PROBLEMS TO SOLVE:
**1.** Revise the stretch of the NSA surveillance article from "The bulk collection" through "National Security Agency.", putting "flash point" in place of "lightning rod".
**2.** Extend the article on NSA phone-record collection beyond its final sentence.

NSA snooping fails to prevent terrorist attacks, watchdog group says

NSA snooping fails to prevent terrorist attacks, watchdog group says

Out of 225 terrorism cases on the territory of the United States since the attacks of Sept. 11, 2001, the NSA’s PRISM program did little to protect the nation from terrorism, according to a new study.

The bulk collection of metadata phone records by the National Security Agency “has had no discernible impact on preventing acts of terrorism,” according to a study by the New America Foundation, a Washington-based nonprofit group.

Analysis revealed that much of the evidence it did find “could readily have been obtained in a timely manner using conventional [court] orders.”

The study, to be released on Monday, echoes that of a White House-appointed study concluded last month that the NSA program “was not essential to preventing attacks.”

President Obama on Friday will deliver his recommendations on the program, which has turned into a political lightning rod.

John McCain, the Republican senator, has called for a congressional inquiry into America’s “broken” National Security Agency.

SUPPLIED ENTRIES:

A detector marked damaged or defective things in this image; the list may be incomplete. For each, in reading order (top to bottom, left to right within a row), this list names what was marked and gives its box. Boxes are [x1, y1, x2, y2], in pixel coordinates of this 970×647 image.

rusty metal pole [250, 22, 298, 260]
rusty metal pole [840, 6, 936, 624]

...

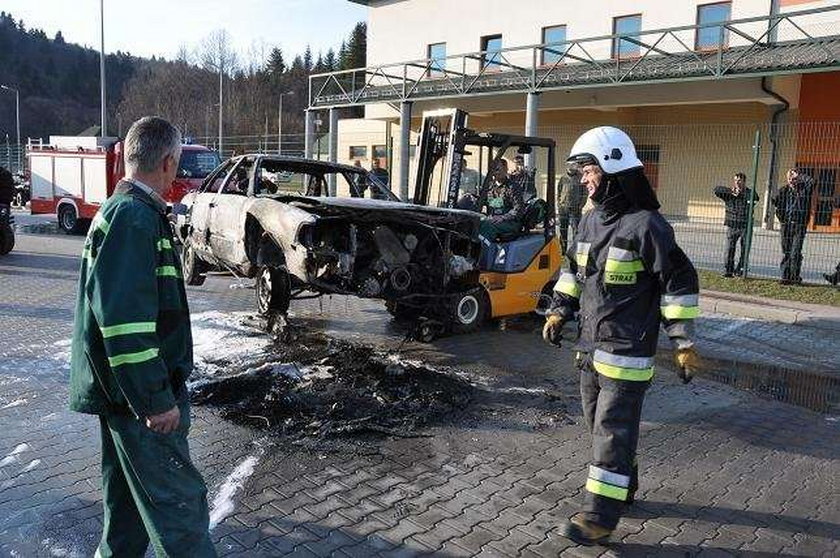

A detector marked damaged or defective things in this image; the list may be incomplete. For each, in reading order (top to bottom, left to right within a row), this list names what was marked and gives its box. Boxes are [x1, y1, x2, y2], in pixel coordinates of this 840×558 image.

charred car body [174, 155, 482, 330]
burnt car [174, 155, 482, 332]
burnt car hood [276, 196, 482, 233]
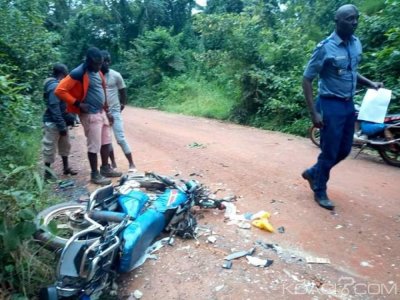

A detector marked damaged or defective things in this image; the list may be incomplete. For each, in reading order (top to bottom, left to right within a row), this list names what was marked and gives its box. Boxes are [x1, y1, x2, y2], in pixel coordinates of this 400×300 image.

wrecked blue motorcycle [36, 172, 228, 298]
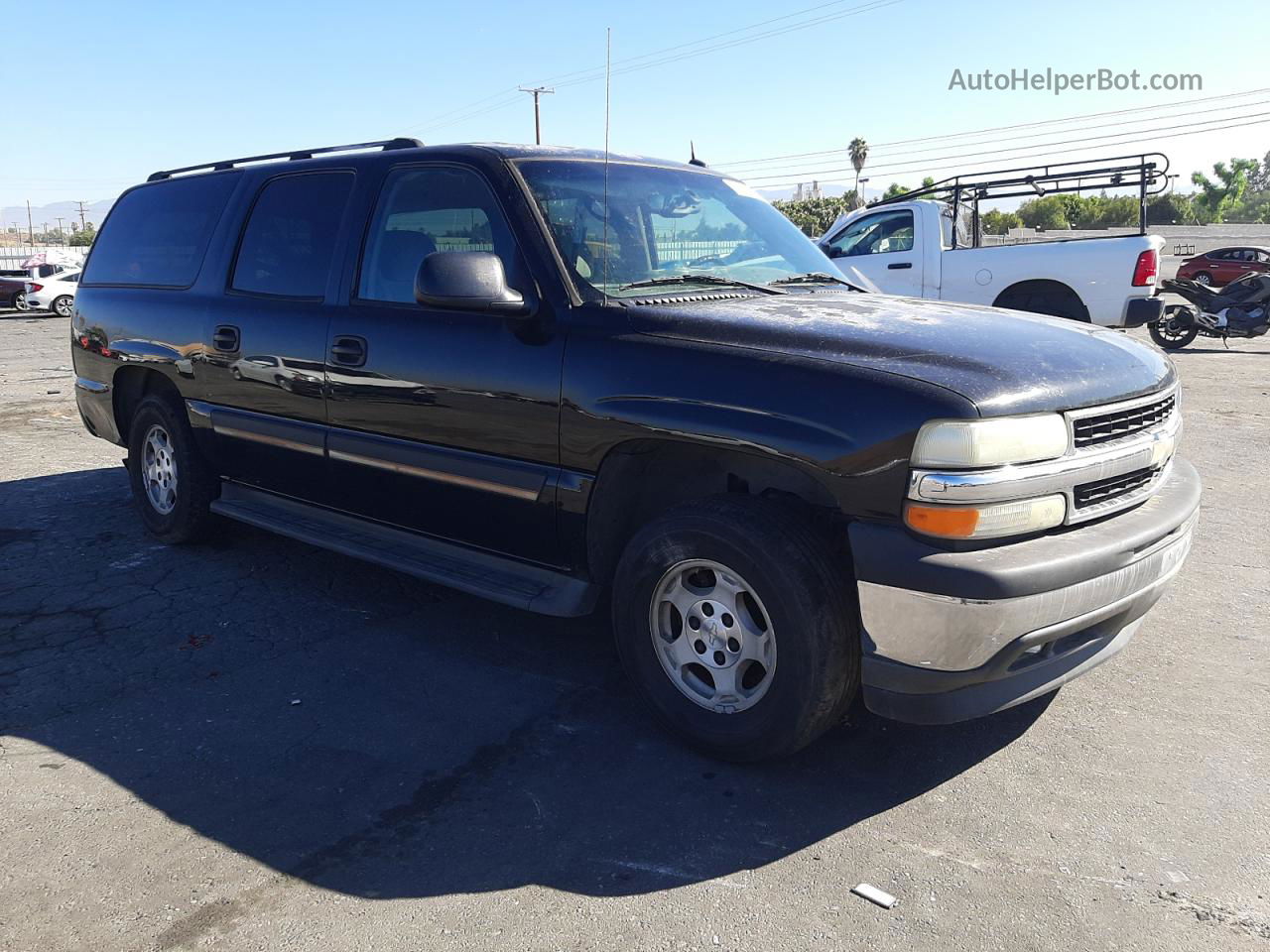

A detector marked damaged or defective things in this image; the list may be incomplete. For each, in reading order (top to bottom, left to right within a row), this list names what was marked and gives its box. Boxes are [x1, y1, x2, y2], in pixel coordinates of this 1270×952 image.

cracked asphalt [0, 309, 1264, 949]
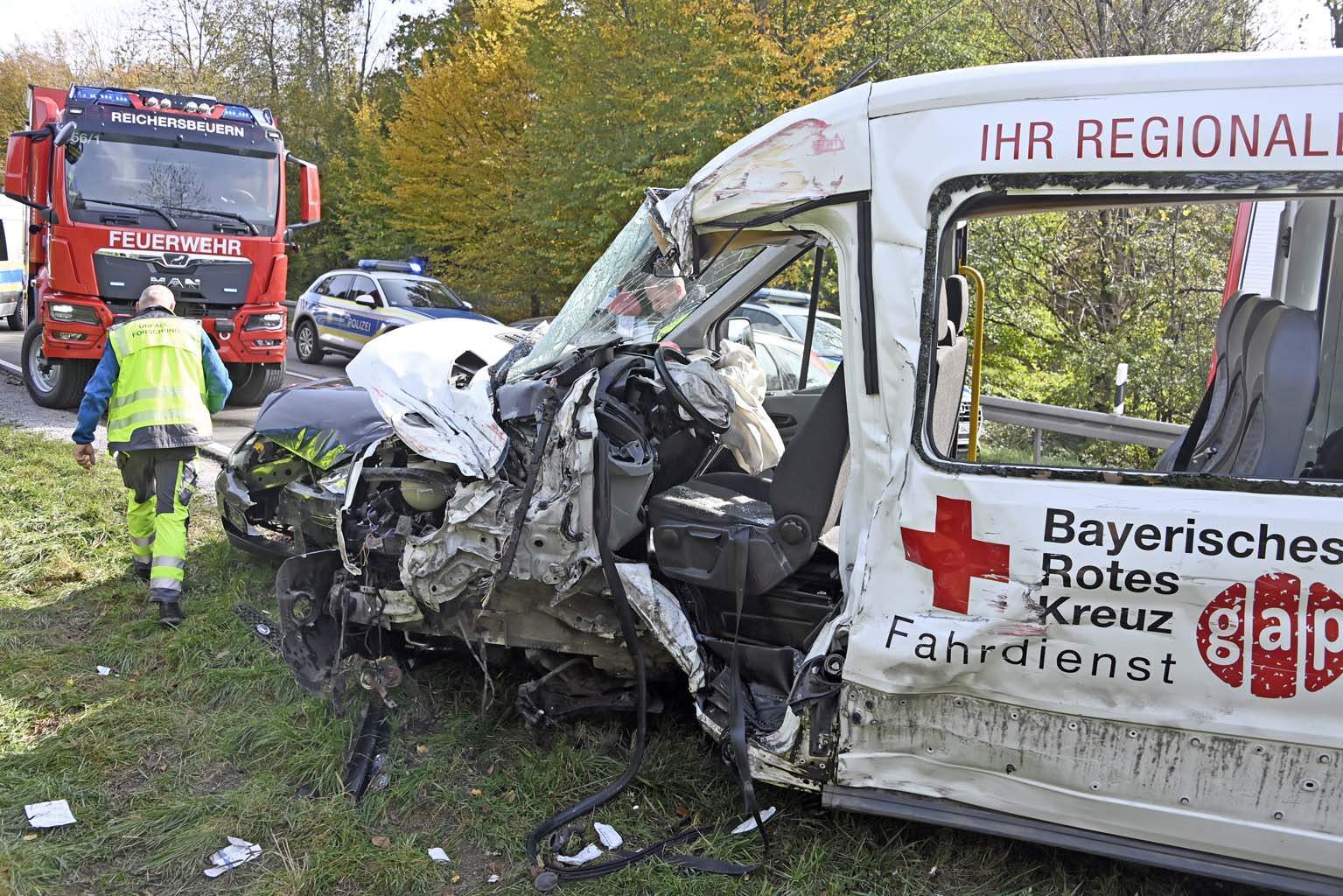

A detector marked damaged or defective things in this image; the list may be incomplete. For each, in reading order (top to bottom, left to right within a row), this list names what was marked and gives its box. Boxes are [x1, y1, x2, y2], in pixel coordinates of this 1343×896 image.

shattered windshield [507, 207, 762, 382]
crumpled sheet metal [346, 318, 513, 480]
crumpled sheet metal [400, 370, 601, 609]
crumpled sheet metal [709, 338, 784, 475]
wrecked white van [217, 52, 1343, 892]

RESPONSES PER TASK:
**1.**
The bulk collection of metadata phone records by the National Security Agency “has had no discernible impact on preventing acts of terrorism,” according to a study by the New America Foundation, a Washington-based nonprofit group.

Analysis revealed that much of the evidence it did find “could readily have been obtained in a timely manner using conventional [court] orders.”

The study, to be released on Monday, echoes that of a White House-appointed study concluded last month that the NSA program “was not essential to preventing attacks.”

President Obama on Friday will deliver his recommendations on the program, which has turned into a political flash point.

John McCain, the Republican senator, has called for a congressional inquiry into America’s “broken” National Security Agency.

**2.**
“There has been overreach, it seems to me,” he said. “Sometimes these agencies have done things just because they can. I think we need a select committee in Congress to go over this whole scenario, because it does overlap many committees.”

The NSA counterterrorism program, which amasses the call details – number called, time and length of the communications - of nearly every American, has come under harsh public and political scrutiny since former NSA contractor, Edward Snowden, blew the whistle on the program last summer.

The backlash from the NSA revelations has been international in scale, with even close political allies of the United States enraged that their private communications were being scooped up in the vast intelligence net.

Intelligence officials, meanwhile, have argued on behalf of the program, saying it helps to unearth terrorist plots, giving what the Director of National Intelligence, James R. Clapper, called the “peace of mind metric.”

Michael Morell, a former acting CIA director and a member of the panel, said the program “needs to be successful only once to be invaluable.” Incidentally, that was the exact number of cases the NSA program successfully intercepted.

Analysts at the New America Foundation said the massive collection of American citizens’ telephone metadata resulted in a single lead when it was discovered that Basaaly Moalin, a San Diego cabdriver who in 2007 and 2008 provided $8,500 to al-Shabaab, Al-Qaeda’s affiliate in Somalia.

The incident involved no risk of attack against the United States.

Moreover, according to the report, the FBI waited two full months to begin an investigation against Moalin, after being contacted by the NSA.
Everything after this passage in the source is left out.